| Directions for this task |
Copy each of the following rows word for word, keeping the pictures out of your answer.

| Provided material |

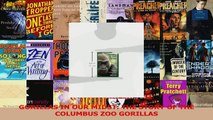 Download  GORILLAS IN OUR MIDST THE STORY OF THE COLUMBUS ZOO GORILLAS PDF Online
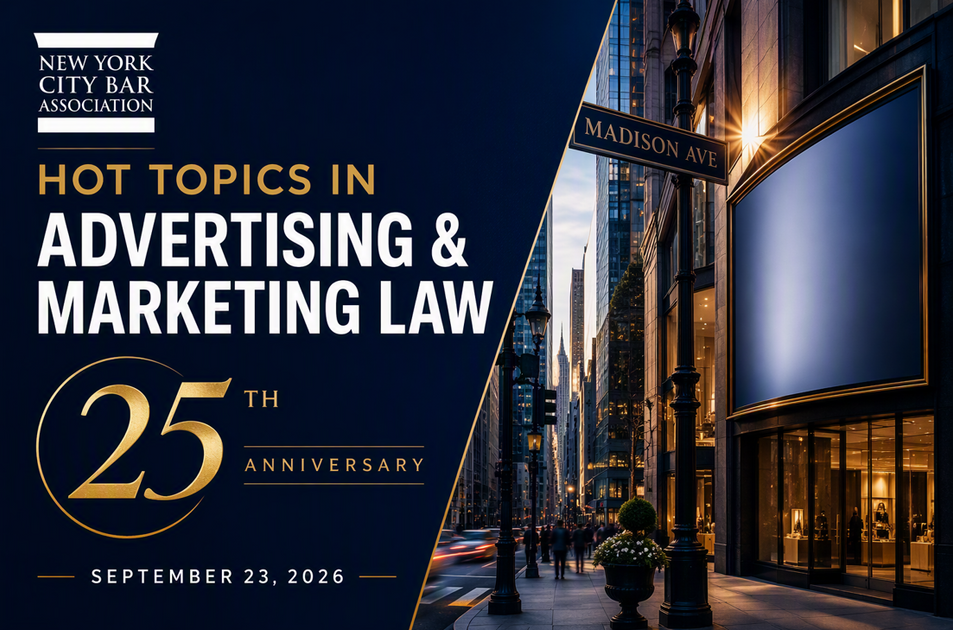 You're Invited: New York City Bar's 25th Annual "Hot Topics in Advertising & Marketing Law" Program, Jeff Greenbaum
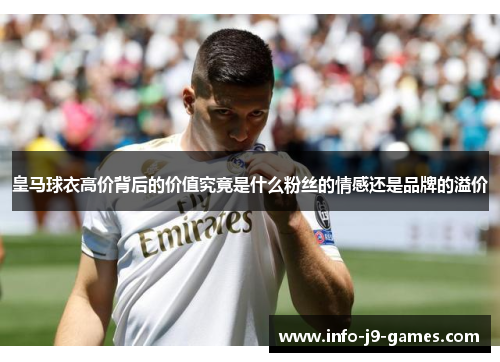 皇马球衣高价背后的价值究竟是什么粉丝的情感还是品牌的溢价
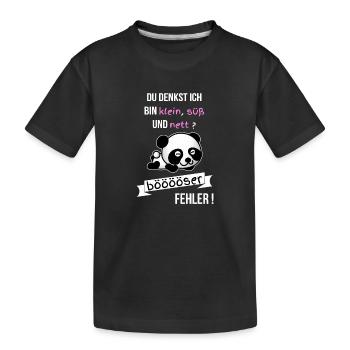 Böser Fehler ! Spruch Sprüche klein süß nett ? - Kinder Premium Bio T-Shirt - Schwarz - Vorne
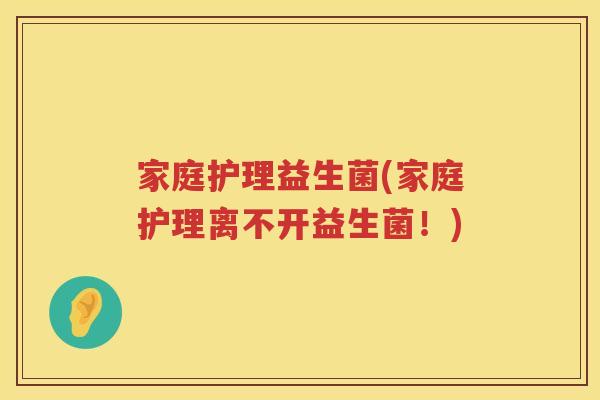 家庭护理益生菌(家庭护理离不开益生菌！)
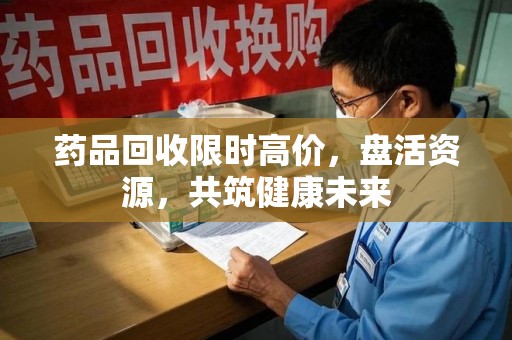 安阳药品回收限时高价，盘活资源，共筑健康未来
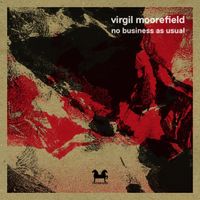 Virgil Moorefield - No Business As Usual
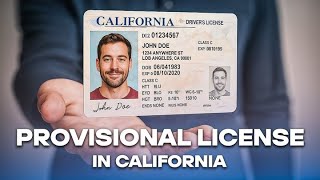 California Provisional License Explained: Rules, Restrictions & How to Get Yours (2025 Guide)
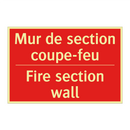 Mur de section coupe-feu - Fire section wall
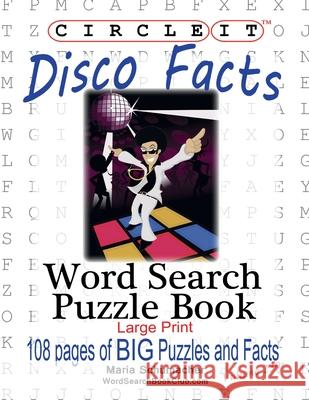 Circle It, Disco Facts, Word Search, Puzzle Book Lowry Global Media LLC, Maria Schumacher, Lowry Global Media LLC 9781950961238 Lowry Global Media LLC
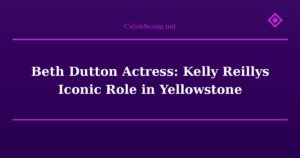 Beth Dutton Actress: Kelly Reillys Iconic Role in Yellowstone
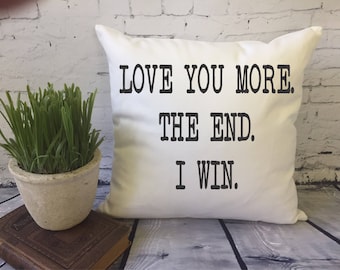 Love you more. the end. i win. funny decorative throw pillow cover, anniversary pillow/ cotton anniversary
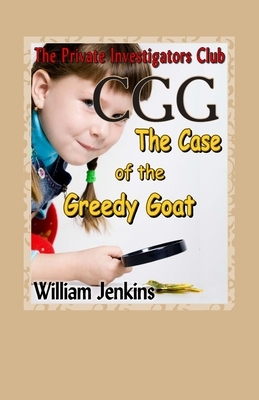 The Case of the Greedy Goat: A Private Investigators Club Mystery by William Jenkins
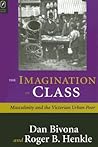 The Imagination of Class: Masculinity and the Victorian Urban Poor The Imagination of Class: Masculinity and the Victorian Urban Poor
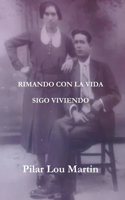 Rimando Con La Vida. Sigo Viviendo: (Spanish)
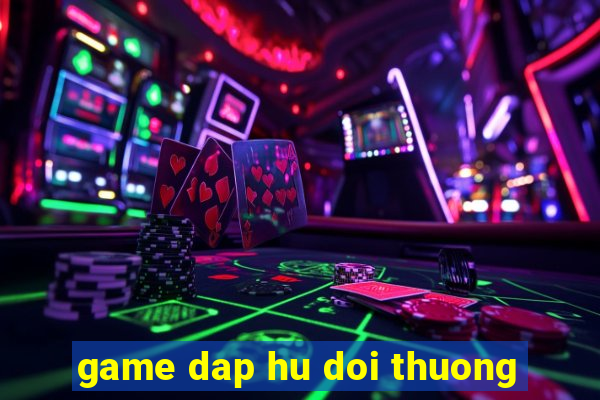 game dap hu doi thuong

| Result of the task |
 Download  GORILLAS IN OUR MIDST THE STORY OF THE COLUMBUS ZOO GORILLAS PDF Online
 You're Invited: New York City Bar's 25th Annual "Hot Topics in Advertising & Marketing Law" Program, Jeff Greenbaum
 皇马球衣高价背后的价值究竟是什么粉丝的情感还是品牌的溢价
 Böser Fehler ! Spruch Sprüche klein süß nett ? - Kinder Premium Bio T-Shirt - Schwarz - Vorne
 家庭护理益生菌(家庭护理离不开益生菌！)
 安阳药品回收限时高价，盘活资源，共筑健康未来
 Virgil Moorefield - No Business As Usual
 California Provisional License Explained: Rules, Restrictions & How to Get Yours (2025 Guide)
 Mur de section coupe-feu - Fire section wall
 Circle It, Disco Facts, Word Search, Puzzle Book Lowry Global Media LLC, Maria Schumacher, Lowry Global Media LLC 9781950961238 Lowry Global Media LLC
 Beth Dutton Actress: Kelly Reillys Iconic Role in Yellowstone
 Love you more. the end. i win. funny decorative throw pillow cover, anniversary pillow/ cotton anniversary
 The Case of the Greedy Goat: A Private Investigators Club Mystery by William Jenkins
 The Imagination of Class: Masculinity and the Victorian Urban Poor The Imagination of Class: Masculinity and the Victorian Urban Poor
 Rimando Con La Vida. Sigo Viviendo: (Spanish)
 game dap hu doi thuong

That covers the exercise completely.